It wasn't charity that lit the eyes of his Rose as she fed everything in sight. Maternal fierceness was in every line of her body. Life being what it is, they had no children of their own, and they seemed to be open to adopting everything in sight.
Still, I was no child. Their bar was busy, but not so busy they couldn't handle it themselves, even though they never seemed to sleep. I thought they might be like me, but then again, there didn't seem to be anything else like me in the world. Maybe it would be better to stay away … and yet I'd been hanging around for weeks, watching them and plotting a way to break into their lives.

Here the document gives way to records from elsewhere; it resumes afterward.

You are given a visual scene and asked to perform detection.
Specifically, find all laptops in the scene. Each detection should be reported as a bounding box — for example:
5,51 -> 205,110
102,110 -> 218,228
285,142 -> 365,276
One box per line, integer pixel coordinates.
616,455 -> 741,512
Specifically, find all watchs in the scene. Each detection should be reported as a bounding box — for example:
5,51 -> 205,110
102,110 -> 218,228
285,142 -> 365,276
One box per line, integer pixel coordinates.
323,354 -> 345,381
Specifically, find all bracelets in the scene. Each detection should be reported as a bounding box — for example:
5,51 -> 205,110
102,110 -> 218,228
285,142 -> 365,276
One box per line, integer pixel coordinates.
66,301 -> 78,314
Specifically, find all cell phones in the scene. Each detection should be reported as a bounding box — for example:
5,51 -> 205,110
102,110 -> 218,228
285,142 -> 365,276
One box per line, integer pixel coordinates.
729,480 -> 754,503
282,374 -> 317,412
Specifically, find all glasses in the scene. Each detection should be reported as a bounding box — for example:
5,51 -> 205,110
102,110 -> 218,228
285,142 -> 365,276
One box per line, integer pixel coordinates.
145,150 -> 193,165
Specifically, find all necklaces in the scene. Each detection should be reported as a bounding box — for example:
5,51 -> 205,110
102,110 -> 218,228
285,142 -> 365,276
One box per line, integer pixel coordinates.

Tonight, though, I struggled to stay away out in the cold. I had been watching for a long time, and I knew the routine. On freezing nights like this, Rose would have food at the back door for all her forest friends – half-tame food that ate out of her hand and then stumbled lethargically back into the forest and my own waiting arms. I just had to wait.
I hate waiting.
I fidgeted in the cold, needing something to take the edge off. The hunger inside threatened to take over at any second if it didn't get what it wanted now. And I couldn't afford a mistake – not if I was really trying to make friends. Or at least not make any enemies.
Reluctantly, I abandoned my post and slipped away for a quick hunt before the big feast I anticipated later.
I gave in to my hunger and my mind was on fresh meat when I came over the hill and heard the sob. It was late, full dark. The road I needed to travel to hunt was to my left, but the cries were to my right…
I paused, listened, and sniffed the air. Blood.
My mind went away and I was in the trees before I knew it. I tracked the blood at lightning speed, my hunger giving me momentum. But I came to a sharp halt when I found the source of the world's most intoxicating smell…
It was a boy.
He was half-frozen, sniffling, and beaten all to hell. He had run barefoot into the woods, and his bloody footprints marked the path I had retraced from the tree tops. Now he huddled against an icy trunk, sobbing, with no proper coat to cover him against the cold.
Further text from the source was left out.